A segunda é simplesmente o gosto pela cor, onde além de achar sofisticado, considera o preto sombrio e às vezes considerado como um mau presságio ou assombração. No entanto, a razão mais importante é que os seres que ele cria são “inequivocamente negros”.
Ekow Nimako: civilizations

Construções da vida

Nimako fez sua primeira escultura humana em 2014, “Flower Girl”, que fazia a abordagem da inocência perdida de jovens negras, que não tiveram a chance de ser como as tradicionais daminhas de flores no Ocidente – falando assim com meninas que vieram como resultado do tráfico transatlântico de escravos. 

A escultura era inicialmente do tamanho de uma menina de seis anos, mas foi "envelhecendo'' à medida que sua técnica ia desenvolvendo e mais peças de Lego iam sendo lançadas. Onde agora, ela é do tamanho de uma criança média de 10 anos. 

Resistência 

Considerando-se um “futurista”, Nimako, mistura futurismo africano, afrofuturismo e afrofantasia. Tendo o futurismo africano concentrado na experiência de quem está no continente africano, o afrofuturismo está mais focado na experiência afro-americana de olhar para o futuro
Anansi Head - Nimaki
A série “Building Black: Civilizations”, uma coleção expansiva que inclui máscaras fantásticas inspiradas na tradição da África Ocidental e personagens mitológicos que se baseia no folclore reimaginando as narrativas medievais da África subsaariana.
Griffo kanea
Sua obra “Kumbi Saleh 3020 CE”, que é composta por cerca de 100 mil peças de Lego e pode ser encontrada no Museu Aga Khan, em Toronto, recebeu o nome em homenagem à capital de um reino medieval de Gana. O artista explora a África Ocidental medieval e imagina como seria 1 mil anos no futuro. Fazendo assim com que o artista explore a interseção de tecnologia e raça numa diáspora africana. 

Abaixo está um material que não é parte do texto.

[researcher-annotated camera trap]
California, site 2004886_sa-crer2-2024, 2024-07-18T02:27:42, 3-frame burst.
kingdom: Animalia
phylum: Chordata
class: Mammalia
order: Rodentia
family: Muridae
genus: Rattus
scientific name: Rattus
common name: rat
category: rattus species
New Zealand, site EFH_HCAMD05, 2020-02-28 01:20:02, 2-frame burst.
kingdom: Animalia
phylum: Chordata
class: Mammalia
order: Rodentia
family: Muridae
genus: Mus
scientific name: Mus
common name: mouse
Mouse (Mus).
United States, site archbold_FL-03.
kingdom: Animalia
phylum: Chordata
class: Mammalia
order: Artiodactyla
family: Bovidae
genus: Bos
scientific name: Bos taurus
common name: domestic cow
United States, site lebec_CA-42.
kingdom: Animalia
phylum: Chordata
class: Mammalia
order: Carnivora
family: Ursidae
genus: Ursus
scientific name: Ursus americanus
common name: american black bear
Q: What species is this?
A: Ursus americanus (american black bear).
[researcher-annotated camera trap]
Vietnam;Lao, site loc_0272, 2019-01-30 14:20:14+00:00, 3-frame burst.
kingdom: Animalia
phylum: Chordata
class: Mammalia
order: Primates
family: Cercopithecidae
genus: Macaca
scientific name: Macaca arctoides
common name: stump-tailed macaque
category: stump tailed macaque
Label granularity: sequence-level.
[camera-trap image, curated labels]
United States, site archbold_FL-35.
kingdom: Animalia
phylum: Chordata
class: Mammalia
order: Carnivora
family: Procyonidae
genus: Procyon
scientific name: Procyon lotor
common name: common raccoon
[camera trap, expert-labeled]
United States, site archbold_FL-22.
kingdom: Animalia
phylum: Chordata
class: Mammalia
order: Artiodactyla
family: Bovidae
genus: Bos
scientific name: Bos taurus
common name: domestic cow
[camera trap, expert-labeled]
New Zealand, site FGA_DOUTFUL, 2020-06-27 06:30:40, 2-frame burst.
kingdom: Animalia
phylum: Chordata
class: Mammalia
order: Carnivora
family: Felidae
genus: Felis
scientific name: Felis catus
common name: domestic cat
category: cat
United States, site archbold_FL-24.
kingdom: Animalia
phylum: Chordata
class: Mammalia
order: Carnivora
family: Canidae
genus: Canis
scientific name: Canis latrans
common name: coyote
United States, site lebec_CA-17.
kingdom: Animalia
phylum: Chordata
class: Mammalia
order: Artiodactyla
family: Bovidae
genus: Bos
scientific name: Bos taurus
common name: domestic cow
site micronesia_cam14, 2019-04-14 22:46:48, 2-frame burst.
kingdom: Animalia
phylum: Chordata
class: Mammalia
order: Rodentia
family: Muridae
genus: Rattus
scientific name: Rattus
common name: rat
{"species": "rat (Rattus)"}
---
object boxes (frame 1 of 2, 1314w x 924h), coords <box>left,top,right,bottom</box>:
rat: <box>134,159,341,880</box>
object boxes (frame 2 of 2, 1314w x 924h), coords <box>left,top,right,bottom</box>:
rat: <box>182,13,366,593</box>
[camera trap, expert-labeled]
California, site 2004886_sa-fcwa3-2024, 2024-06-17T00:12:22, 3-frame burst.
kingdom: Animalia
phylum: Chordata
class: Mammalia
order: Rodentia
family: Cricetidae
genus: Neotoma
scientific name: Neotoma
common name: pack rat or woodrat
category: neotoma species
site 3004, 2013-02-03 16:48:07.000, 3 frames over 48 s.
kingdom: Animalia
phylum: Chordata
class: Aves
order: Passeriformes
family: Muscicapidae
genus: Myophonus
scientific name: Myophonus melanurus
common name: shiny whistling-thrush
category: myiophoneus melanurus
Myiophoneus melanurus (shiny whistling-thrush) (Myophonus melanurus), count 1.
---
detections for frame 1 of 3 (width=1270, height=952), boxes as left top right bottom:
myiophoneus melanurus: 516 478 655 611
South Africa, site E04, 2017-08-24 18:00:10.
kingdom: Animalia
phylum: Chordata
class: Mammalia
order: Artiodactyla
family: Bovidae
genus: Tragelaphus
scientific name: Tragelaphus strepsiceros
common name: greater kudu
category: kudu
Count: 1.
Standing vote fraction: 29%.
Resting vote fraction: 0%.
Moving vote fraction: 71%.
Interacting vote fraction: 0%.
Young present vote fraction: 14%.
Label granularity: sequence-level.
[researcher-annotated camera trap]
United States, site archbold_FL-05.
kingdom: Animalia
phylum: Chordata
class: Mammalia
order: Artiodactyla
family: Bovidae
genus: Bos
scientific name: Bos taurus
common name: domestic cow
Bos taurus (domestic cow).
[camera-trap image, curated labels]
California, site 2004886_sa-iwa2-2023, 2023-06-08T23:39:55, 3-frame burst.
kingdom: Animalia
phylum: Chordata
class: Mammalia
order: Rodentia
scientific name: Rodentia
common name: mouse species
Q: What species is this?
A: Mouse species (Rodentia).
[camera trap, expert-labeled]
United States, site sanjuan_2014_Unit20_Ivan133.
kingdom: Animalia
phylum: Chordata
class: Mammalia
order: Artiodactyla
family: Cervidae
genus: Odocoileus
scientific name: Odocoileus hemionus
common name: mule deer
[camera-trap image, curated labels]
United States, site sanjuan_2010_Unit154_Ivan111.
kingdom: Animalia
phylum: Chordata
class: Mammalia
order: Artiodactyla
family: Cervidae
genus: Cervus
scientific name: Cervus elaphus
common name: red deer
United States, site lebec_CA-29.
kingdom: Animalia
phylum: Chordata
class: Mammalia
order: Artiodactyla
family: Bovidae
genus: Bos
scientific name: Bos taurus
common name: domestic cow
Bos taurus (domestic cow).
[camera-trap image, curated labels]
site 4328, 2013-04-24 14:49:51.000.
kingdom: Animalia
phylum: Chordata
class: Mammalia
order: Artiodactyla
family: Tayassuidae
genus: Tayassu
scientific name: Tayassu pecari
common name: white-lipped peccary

Nimako espera por um “futuro inclusivo”, que reconheça a história do racismo anti-negro e quão “totalmente perturbador” ele é, e que reconheça o papel do afrofuturismo em permitir que as pessoas “visionem um mundo melhor”. 
Atualmente, Nimako está produzindo uma escultura chamada “The Great Turtle Race”, onde retrata crianças negras fazendo corridas nas costas de duas tartarugas mitológicas para “capturar a essência da infância”.
Curtiu essa matéria? Então acesse nosso blog e se mantenha atualizado com diversos conteúdos sobre arte e cultura!

Compartilhe em suas redes sociais!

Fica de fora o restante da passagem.